Z tego wniosek że Bóg ma wpływ na człowieka , a faraon nie podejmował decyzji jako wolny człowiek . Co Pan na to?
Druga rzecz to zabójstwo Abla. Jak to możliwe że pierwsi ludzie wg. Bibli znający Boga dopuścili się czegoś tak strasznego wiedząc że bóg wszystko widzi i wszystko wie to jaki był hipotetyczny stan tej wiedzy przecież byli najbliżej cdn.
Sz.P. 17.08.2011 r.
Przepraszam, że nagłaśniam tematykę na forum. Pragnę upiec dwie pieczenie przy jednym ogniu. Być może, przy okazji, inni skorzystają z mojej odpowiedzi. Zachowuję anonimowość, gdy ktoś o to poprosi.
Pani postawiła wiele pytań. Trudno jest w krótkich słowach dać Pani wyczerpującą odpowiedź, ale spróbuję.
Na temat powstania świata wielokrotnie rozpisywałem się. Pozwolę przytoczyć tu moje ostatnie rozmyślania w skrócie.
Centralnym problemem światopoglądowym jest, czy świat ma swoją przyczynę? Jeżeli nie da się odpowiedzi twierdzącej, to pozostaniemy na rozdrożu i w sytuacji bez wyjścia. Dlaczego? Bo każdy skutek musi mieć swoją przyczynę. To stwierdzenie dla filozoteizmu jest po prostu zdroworozsądkowe i bezdyskusyjne. Każda inna odpowiedź opiera się na karkołomnych hipotezach, które najczęściej są niestrawne rozumowo, wydumane, śmieszne i nieprawdopodobne. Przyczynę sprawczą nazywamy Bogiem (Stwórcą, Absolutem). Bóg-Stwórca jest logiczną koniecznością istnienia świata.
Bóg stworzył świat i człowieka. Gdyby nie człowiek, nikt by nie wiedział, że świat istnieje. Paradoksalnie człowiek jest Bogu potrzebny. Bóg wyposażył człowieka, między innymi, w potrzebę Jego szukania. Dlaczego? Bo człowiek szuka swojej tożsamości na tym świecie. Kim my, tak naprawdę, jesteśmy?!

▸ Zapisane informacje
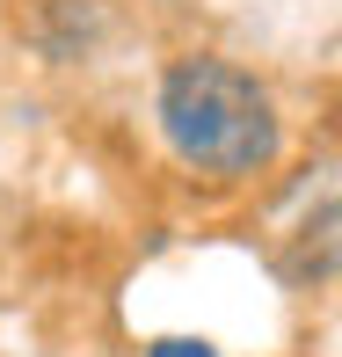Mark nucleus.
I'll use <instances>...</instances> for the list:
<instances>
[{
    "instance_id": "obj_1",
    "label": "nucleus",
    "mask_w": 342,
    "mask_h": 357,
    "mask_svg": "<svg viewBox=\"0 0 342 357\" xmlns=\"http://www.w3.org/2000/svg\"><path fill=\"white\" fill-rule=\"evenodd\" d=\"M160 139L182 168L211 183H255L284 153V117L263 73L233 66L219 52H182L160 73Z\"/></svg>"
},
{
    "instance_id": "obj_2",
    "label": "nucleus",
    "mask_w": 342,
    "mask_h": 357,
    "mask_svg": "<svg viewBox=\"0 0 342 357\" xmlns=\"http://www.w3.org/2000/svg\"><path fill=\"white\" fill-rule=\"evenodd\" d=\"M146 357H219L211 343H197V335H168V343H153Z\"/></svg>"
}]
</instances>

---

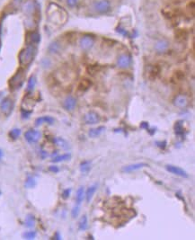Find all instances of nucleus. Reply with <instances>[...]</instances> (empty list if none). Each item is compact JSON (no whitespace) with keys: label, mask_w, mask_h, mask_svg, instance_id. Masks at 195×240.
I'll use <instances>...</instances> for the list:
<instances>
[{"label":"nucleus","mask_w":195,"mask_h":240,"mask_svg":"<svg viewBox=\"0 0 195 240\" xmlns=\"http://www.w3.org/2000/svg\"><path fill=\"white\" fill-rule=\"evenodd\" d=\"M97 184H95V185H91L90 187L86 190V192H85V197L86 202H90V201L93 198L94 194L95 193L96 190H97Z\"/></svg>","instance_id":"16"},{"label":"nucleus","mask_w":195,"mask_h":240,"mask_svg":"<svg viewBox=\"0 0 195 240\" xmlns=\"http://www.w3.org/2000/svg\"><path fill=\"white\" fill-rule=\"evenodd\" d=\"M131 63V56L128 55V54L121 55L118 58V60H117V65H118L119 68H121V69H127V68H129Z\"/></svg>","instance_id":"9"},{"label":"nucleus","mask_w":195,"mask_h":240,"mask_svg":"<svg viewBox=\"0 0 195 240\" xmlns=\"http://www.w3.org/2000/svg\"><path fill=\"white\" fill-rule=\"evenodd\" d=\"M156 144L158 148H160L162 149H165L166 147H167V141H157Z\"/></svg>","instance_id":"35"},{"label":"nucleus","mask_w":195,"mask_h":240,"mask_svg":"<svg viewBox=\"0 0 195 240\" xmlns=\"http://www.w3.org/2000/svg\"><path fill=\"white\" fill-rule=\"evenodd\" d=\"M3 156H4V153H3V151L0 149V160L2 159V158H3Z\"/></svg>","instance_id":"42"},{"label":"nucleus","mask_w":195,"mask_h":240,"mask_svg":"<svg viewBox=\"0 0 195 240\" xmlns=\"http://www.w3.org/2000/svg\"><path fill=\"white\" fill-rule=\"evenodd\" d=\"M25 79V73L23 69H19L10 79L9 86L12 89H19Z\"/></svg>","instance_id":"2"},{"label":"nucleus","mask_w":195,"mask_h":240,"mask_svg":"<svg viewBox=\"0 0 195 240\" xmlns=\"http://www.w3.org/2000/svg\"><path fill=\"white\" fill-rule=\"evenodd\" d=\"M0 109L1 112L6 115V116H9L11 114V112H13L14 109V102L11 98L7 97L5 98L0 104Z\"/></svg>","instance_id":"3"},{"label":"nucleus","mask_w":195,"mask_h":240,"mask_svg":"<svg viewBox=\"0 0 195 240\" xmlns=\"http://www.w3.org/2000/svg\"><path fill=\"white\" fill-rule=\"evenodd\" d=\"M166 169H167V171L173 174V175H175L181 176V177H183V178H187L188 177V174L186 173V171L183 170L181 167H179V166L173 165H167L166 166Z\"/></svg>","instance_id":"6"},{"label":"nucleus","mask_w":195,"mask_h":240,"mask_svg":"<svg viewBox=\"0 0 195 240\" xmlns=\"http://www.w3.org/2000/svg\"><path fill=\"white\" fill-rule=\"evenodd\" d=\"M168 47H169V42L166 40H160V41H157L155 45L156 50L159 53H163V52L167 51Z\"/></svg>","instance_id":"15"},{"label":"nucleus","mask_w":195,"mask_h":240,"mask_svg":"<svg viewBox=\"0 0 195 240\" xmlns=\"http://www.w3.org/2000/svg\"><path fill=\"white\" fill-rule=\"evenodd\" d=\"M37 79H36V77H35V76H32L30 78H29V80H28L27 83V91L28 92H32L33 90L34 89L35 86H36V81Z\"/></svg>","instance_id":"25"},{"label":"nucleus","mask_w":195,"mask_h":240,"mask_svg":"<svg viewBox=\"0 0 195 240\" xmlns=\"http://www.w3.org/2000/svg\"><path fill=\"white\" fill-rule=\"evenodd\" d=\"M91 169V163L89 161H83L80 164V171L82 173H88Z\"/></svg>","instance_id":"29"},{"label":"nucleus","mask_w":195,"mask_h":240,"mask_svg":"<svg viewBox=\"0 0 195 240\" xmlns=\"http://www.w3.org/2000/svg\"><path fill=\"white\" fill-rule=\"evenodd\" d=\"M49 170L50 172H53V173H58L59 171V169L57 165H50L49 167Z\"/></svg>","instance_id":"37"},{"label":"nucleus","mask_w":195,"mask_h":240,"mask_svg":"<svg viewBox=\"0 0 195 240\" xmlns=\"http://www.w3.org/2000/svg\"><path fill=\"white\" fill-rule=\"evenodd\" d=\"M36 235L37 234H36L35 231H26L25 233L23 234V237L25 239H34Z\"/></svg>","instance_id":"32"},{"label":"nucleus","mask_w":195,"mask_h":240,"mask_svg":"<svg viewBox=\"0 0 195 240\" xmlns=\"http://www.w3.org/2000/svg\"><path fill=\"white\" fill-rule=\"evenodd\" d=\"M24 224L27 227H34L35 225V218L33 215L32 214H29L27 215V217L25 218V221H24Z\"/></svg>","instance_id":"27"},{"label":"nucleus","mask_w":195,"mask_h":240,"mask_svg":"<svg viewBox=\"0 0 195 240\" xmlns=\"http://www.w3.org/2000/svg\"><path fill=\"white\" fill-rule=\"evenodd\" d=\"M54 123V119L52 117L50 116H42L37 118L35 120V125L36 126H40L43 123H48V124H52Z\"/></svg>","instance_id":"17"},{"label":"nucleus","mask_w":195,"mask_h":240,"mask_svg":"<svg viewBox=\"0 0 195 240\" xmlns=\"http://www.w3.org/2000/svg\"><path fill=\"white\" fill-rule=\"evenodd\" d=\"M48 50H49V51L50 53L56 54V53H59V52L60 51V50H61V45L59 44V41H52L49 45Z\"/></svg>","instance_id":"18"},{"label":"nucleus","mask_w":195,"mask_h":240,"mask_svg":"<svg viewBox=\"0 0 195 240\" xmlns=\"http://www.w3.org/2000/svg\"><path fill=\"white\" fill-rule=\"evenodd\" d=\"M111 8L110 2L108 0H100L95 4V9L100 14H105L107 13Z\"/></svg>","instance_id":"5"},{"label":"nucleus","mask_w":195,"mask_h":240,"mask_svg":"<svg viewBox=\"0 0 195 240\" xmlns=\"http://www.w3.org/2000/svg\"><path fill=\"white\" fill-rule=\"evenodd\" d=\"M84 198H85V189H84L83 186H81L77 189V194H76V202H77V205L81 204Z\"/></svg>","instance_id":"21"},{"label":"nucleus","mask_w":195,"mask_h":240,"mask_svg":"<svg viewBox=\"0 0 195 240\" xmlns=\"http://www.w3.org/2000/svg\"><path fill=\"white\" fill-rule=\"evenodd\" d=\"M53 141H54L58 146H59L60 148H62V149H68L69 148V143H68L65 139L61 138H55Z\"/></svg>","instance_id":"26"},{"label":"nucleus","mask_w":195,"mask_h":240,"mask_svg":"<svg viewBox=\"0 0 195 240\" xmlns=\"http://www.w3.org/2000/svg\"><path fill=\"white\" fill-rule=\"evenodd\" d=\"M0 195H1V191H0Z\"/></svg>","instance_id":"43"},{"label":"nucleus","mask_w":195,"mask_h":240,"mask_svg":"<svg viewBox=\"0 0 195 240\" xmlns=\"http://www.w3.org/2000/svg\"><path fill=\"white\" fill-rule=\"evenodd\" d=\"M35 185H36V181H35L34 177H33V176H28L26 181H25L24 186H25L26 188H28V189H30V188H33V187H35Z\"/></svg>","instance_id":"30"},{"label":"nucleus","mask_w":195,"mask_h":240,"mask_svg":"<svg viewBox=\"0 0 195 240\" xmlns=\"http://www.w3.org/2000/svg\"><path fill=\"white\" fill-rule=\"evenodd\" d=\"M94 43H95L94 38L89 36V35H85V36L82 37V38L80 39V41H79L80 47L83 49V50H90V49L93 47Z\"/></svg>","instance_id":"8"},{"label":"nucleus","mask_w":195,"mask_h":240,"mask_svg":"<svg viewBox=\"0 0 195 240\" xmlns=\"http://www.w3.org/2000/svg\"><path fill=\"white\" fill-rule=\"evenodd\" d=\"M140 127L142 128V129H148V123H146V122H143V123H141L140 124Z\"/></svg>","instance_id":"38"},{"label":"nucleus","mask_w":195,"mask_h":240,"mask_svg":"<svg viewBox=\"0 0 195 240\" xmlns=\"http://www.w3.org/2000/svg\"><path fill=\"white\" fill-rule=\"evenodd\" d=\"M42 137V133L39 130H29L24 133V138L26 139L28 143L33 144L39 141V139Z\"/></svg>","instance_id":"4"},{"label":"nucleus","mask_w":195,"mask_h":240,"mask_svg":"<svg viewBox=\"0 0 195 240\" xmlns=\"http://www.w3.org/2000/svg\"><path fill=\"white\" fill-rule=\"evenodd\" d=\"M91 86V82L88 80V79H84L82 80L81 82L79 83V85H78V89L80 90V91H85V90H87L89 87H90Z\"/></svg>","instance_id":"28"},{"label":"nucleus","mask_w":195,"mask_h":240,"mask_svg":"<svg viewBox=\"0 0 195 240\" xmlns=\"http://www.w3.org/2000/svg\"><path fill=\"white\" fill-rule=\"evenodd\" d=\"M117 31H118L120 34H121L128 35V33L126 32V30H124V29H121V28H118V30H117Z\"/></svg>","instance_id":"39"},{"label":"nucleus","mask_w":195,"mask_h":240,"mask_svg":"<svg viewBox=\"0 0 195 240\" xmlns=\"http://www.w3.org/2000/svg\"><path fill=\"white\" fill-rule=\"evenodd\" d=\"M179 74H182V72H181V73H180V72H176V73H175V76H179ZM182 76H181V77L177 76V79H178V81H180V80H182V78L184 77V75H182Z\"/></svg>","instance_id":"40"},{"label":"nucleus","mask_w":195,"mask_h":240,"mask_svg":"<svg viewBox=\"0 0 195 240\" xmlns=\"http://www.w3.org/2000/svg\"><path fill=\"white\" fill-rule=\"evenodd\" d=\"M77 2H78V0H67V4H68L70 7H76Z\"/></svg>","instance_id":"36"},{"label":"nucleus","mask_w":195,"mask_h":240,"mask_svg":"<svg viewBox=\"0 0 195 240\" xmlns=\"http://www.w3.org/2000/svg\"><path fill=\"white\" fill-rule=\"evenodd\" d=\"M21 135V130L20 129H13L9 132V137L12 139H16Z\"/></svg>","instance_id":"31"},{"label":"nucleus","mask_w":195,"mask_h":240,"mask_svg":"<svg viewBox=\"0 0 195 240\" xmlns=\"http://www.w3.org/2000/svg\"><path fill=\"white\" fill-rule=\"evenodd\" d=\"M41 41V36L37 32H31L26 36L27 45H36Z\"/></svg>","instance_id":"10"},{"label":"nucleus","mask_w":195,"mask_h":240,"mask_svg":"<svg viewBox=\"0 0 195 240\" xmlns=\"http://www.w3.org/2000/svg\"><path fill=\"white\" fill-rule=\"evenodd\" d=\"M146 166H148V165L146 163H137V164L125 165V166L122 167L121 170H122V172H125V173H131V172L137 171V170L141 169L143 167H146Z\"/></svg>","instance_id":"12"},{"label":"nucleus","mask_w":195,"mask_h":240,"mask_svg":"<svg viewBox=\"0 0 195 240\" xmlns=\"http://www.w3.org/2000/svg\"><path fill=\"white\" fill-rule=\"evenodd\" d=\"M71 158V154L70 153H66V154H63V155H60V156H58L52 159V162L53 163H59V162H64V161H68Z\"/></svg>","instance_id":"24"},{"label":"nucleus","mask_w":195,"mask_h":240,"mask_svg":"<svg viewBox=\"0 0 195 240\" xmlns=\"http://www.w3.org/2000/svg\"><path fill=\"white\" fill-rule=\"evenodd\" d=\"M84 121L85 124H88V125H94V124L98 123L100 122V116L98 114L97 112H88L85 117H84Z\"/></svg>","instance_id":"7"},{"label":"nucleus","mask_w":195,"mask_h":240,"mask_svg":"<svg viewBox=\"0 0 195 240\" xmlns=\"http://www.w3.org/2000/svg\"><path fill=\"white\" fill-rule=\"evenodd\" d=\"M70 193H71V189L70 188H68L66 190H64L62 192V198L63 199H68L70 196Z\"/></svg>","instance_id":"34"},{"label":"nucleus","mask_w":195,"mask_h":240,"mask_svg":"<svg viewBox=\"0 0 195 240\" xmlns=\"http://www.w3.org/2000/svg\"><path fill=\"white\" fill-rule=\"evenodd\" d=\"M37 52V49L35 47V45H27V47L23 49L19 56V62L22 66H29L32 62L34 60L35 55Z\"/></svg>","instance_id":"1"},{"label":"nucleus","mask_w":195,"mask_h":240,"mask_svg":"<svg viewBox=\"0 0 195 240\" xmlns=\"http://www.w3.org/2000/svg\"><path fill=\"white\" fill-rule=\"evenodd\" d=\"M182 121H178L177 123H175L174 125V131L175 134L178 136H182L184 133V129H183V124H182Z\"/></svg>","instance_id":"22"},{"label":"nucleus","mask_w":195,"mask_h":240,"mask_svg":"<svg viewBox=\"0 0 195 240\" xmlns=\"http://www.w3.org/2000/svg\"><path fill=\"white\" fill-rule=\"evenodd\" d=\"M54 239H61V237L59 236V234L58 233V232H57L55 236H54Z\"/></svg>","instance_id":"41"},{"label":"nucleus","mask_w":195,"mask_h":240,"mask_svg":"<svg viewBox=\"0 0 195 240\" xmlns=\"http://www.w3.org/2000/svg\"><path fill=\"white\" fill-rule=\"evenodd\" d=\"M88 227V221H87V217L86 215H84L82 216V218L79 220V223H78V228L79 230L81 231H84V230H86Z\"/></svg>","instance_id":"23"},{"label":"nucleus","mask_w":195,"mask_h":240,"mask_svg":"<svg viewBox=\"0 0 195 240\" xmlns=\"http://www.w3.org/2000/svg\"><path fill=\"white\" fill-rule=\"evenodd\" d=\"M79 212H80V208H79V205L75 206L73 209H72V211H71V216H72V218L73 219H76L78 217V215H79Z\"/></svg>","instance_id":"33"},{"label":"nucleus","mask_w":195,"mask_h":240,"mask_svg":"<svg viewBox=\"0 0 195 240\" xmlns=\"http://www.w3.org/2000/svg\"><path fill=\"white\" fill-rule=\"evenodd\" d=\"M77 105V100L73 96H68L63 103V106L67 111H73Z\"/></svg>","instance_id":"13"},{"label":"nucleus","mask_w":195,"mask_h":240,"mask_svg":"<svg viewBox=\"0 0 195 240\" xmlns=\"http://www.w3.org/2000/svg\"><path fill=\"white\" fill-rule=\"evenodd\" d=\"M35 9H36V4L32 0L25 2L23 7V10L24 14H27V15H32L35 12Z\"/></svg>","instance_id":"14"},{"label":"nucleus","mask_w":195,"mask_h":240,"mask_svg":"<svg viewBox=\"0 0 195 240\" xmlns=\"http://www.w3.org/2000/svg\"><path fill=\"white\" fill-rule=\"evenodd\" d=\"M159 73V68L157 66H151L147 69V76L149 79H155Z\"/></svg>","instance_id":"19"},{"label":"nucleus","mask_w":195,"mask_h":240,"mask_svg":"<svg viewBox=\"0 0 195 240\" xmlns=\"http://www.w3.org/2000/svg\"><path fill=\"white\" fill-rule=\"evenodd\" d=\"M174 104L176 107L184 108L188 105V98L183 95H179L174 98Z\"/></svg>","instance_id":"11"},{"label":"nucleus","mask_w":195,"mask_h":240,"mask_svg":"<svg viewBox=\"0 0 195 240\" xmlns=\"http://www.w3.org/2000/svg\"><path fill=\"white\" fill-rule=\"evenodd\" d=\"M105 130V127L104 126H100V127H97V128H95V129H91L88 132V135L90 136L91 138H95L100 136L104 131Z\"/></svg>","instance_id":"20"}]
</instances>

▸ Do wykonania
Jak według strony nazywamy przyczynę sprawczą świata? Materiał nie ma tu żadnego znaczenia.

▸ Wynik zadania
Bogiem (Stwórcą, Absolutem).